New Release Notes 08/02/22: Delphi by Clare Pollard
Delphi by Clare Pollard
"[An] exquisitively painful debut... Pollard’s deft inclusion of all the pandemic’s practical and political challenges—masks, vaccines, social distancing, the strain on shared home WiFi networks, long separations from aging parents, the 2020 U.S. presidential election, and January 6—is wrapped in the inventive framework of prophecies. Irresistible and also oddly reassuring for all who have come through (so far) to the other side of COVID’s miseries." —Library Journal
Our resident literary lover Andi just finished the advanced reading copy for this book a few months ago, and the second she put it on her recommended reads shelf the SECOND she saw it in my hands. They way it uses mythology to express the pain and discomfort of our time throughout the pandemic makes the book feel both retrospective but immediate.

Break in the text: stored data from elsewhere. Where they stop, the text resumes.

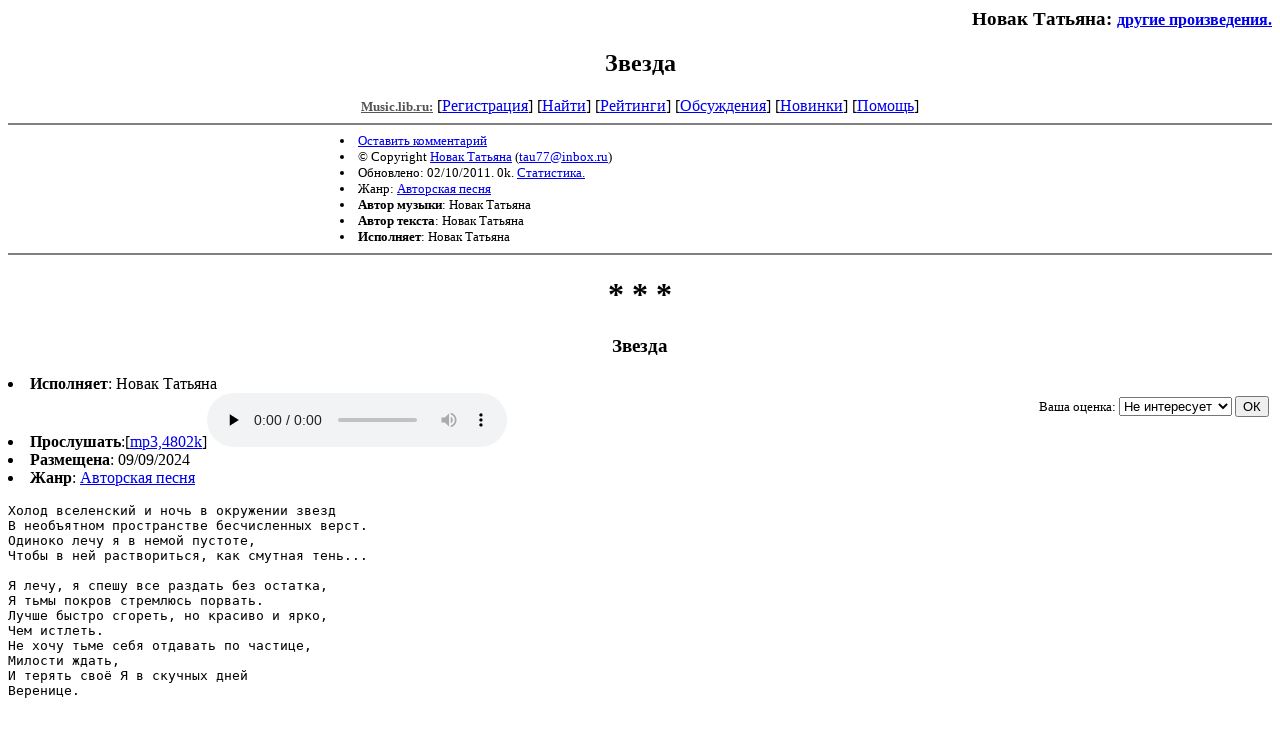

--- FILE ---
content_type: text/html; charset=windows-1251
request_url: http://music.lib.ru/n/nowak_t/alb7.shtml
body_size: 2648
content:
<html>
<head>
	<title>Звезда</title>
</head>

<body bgcolor="#FFFFFF">
<div align="right"><h3>
Новак Татьяна: <small><a href=/n/nowak_t/>другие произведения.</a></small>
</h3></div>

<center><h2>Звезда</h2>



<!------- Первый блок ссылок ------------->

<a href=/><font color="#555555" size=-1><b>Music.lib.ru:</b></font></a>


[<A HREF="/cgi-bin/login">Регистрация</A>]
 

[<a href=/cgi-bin/seek>Найти</a>] 
[<a href=/rating/top40/>Рейтинги</a>]
[<a href=/rating/comment/>Обсуждения</a>]
[<a href=/long.shtml>Новинки</a>]
[<A HREF=/r/redaktor/>Помощь</A>]

<hr size="2" noshade>



<table width=600 border=0 cellpadding=0 cellspacing=0><tr>

<td width=350>
 <font size="-1">
<li><A HREF="/cgi-bin/comment?COMMENT=n/nowak_t/alb7">Оставить комментарий</A>
<li>&copy; Copyright <a href="http://music.lib.ru/n/nowak_t/">Новак Татьяна</a>
 (<a href="&#109&#97&#105&#108&#116&#111&#58&#116&#97&#117&#55&#55&#64&#105&#110&#98&#111&#120&#46&#114&#117">&#116&#97&#117&#55&#55&#64&#105&#110&#98&#111&#120&#46&#114&#117</a>) 
<li>Обновлено: 02/10/2011. 0k. <a href=stat.shtml#alb7>Статистика.</a></div>
<li>Жанр: <a href=/janr/index_janr_4-1.shtml>Авторская песня</a>
<li><b>Автор музыки</b>: Новак Татьяна
<li><b>Автор текста</b>: Новак Татьяна
<li><b>Исполняет</b>: Новак Татьяна
</td>

<td width=250 valign=bottom align=right>

</td></tr>

<td valign=top colspan=2>
 <font color="#555555">
 </font>
</td>
</tr></table>

</center>

<hr align="CENTER" size="2" noshade>


<pre>
</pre>
 <center>
 <h1><a name=zwezda></a> * * * </h1>
 <h3>Звезда

 </h3>
 </center>
 <dl>

<table align=right><tr><td>



&nbsp;
<form action="/cgi-bin/votecounter" method=POST>
<input type=hidden name=FILE value=zwezda >
<input type=hidden name=DIR value=n/nowak_t >
<input type=hidden name=ALBUM value=6 >

<font size="-1">Ваша оценка: <select name=BALL><br>
<option value="10">превосходно</option>
<option value="9">замечательно</option>
<option value="8">очень хорошо</option>
<option value="7">хорошо</option>
<option value="6">нормально</option>
<option value="0" selected>Не интересует</option>
<option value="5">терпимо</option>
<option value="4">посредственно</option>
<option value="3">плохо</option>
<option value="2">очень плохо</option>
<option value="1">в корзину</option>
</select>
<input type=submit name="OK" value="ОК"></font>
</form>

</td></tr></table><li><b>Исполняет</b>: Новак Татьяна
<li><b>Прослушать</b>:[<a href=/mp3/n/nowak_t/nowak_t-zwezda-2.mp3>mp3,4802k</a>]<audio controls preload=none><source src=/mp3/n/nowak_t/nowak_t-zwezda-2.mp3 type=audio/mpeg>mp3</audio><li><b>Размещена</b>: 09/09/2024
<li><b>Жанр</b>: <a href=/janr/index_janr_4-1.shtml>Авторская песня</a>



</dl><pre>Холод вселенский и ночь в окружении звезд 
В необъятном пространстве бесчисленных верст. 
Одиноко лечу я в немой пустоте, 
Чтобы в ней раствориться, как смутная тень... 

Я лечу, я спешу все раздать без остатка, 
Я тьмы покров стремлюсь порвать. 
Лучше быстро сгореть, но красиво и ярко, 
Чем истлеть. 
Не хочу тьме себя отдавать по частице, 
Милости ждать, 
И терять своё Я в скучных дней 
Веренице. 


Одинокая летит комета, где-то, 
Приближаясь с каждым годом к нам. Ждет она тепла. 
По пустыне космоса летит к планете, 
Угрожая сжечь ее дотла. 
Одиночеством гонима по орбите, 
К точке невозврата держит путь. 
Она ищет для себя приют, обитель, 
Но способна мир перевернуть. 


Тысячи солнц и безжизненных сотни планет, 
По вселенной скользит яркий огненный след. 
Как песчинка комета мала в этой тьме, 
Но внутри нее сила, таящая смерть. 

И, ворвавшись в ваш мир, как нежданная гостья, 
Возможно, обрету покой. 
Или как сотни раз пролечу мимо вскользь я, 
Сея страх. 
Снова скроюсь я с глаз, удаляясь и тая. 
В космос пустой, 
И блуждать буду в нем, с каждым днем 
Умирая. 


Одинокая летит комета, где-то, 
Приближаясь с каждым годом к нам. Ждет она тепла. 
По пустыне космоса летит к планете, 
Угрожая сжечь ее дотла. 
Одиночеством гонима по орбите, 
К точке невозврата держит путь. 
Она ищет для себя приют, обитель, 
Но способна мир перевернуть. </pre><center>

<table width=600 border=0 cellpadding=0 cellspacing=0><tr>

<td width=350>
 <font size="-1">
<li><A HREF="/cgi-bin/comment?COMMENT=n/nowak_t/alb7">Оставить комментарий</A>
<li>&copy; Copyright <a href="http://music.lib.ru/n/nowak_t/">Новак Татьяна</a>
 (<a href="&#109&#97&#105&#108&#116&#111&#58&#116&#97&#117&#55&#55&#64&#105&#110&#98&#111&#120&#46&#114&#117">&#116&#97&#117&#55&#55&#64&#105&#110&#98&#111&#120&#46&#114&#117</a>) 
<li>Обновлено: 02/10/2011. 0k. <a href=stat.shtml#alb7>Статистика.</a></div>
<li><a href=/janr/index_janr_4-1.shtml>Авторская песня</a>
</td>

<td width=250 valign=bottom align=right>
</form>
</td></tr>

<td valign=top colspan=2>
</td>
</tr></table>

</center>

<hr align="CENTER" size="2" noshade>
<center><i>
<a href="http://samlib.ru/p/petrienko_p_w/"
>Связаться с программистом сайта</a>
</i>
<table border=0><tr><td>


<br clear=all>

Сайт <b><a href=http://www.artlib.ru>"Художники"</a></b>
<br>
<a href=http://www.recself.ru/?id=1876&idr=0>Доска об'явлений для музыкантов</a>

</td></tr></table>

<!-- sape.ru request: /n/nowak_t/alb7.shtml 3.142.166.6 -->
<table align=center width=90% border=0 cellspacing=10><td align=center><font size=-1>
<script type="text/javascript">
<!--
var _acic={dataProvider:10};(function(){var e=document.createElement("script");e.type="text/javascript";e.async=true;e.src="https://www.acint.net/aci.js";var t=document.getElementsByTagName("script")[0];t.parentNode.insertBefore(e,t)})()
//-->
</script></font></table>



</center>
<p align="right"><p>
<!--TopList COUNTER--><img height=1 width=1
src="http://top.list.ru/counter?id=209700"
alt=""><!--TopList COUNTER-->
</body>
</html>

Covid-19 has arrived in London, and the entire world quickly succumbs to the surreal, chaotic mundanity of screens, isolation, and the disasters small and large that have plagued recent history. As our unnamed narrator—a classics academic immersed in her studies of ancient prophecies—navigates the tightening grip of lockdown, a marriage in crisis, and a ten-year-old son who seems increasingly unreachable, she becomes obsessed with predicting the future. Shifting her focus from chiromancy (prophecy by palm reading) to zoomancy (prophecy by animal behavior) to oenomancy (prophecy by wine), she fails to notice the future creeping into the heart of her very own home, and when she finally does, the threat has already breached the gates.
Brainy and ominous, funny and sharp, Delphi is a snapshot and a time capsule—it both demythologizes our current moment and places our reality in the context of myth. Clare Pollard has delivered one of our first great novels of this terrible moment, a mesmerizing story of our pasts, our presents, and our futures, and how we keep on living in a world that is ever-more uncertain and absurd.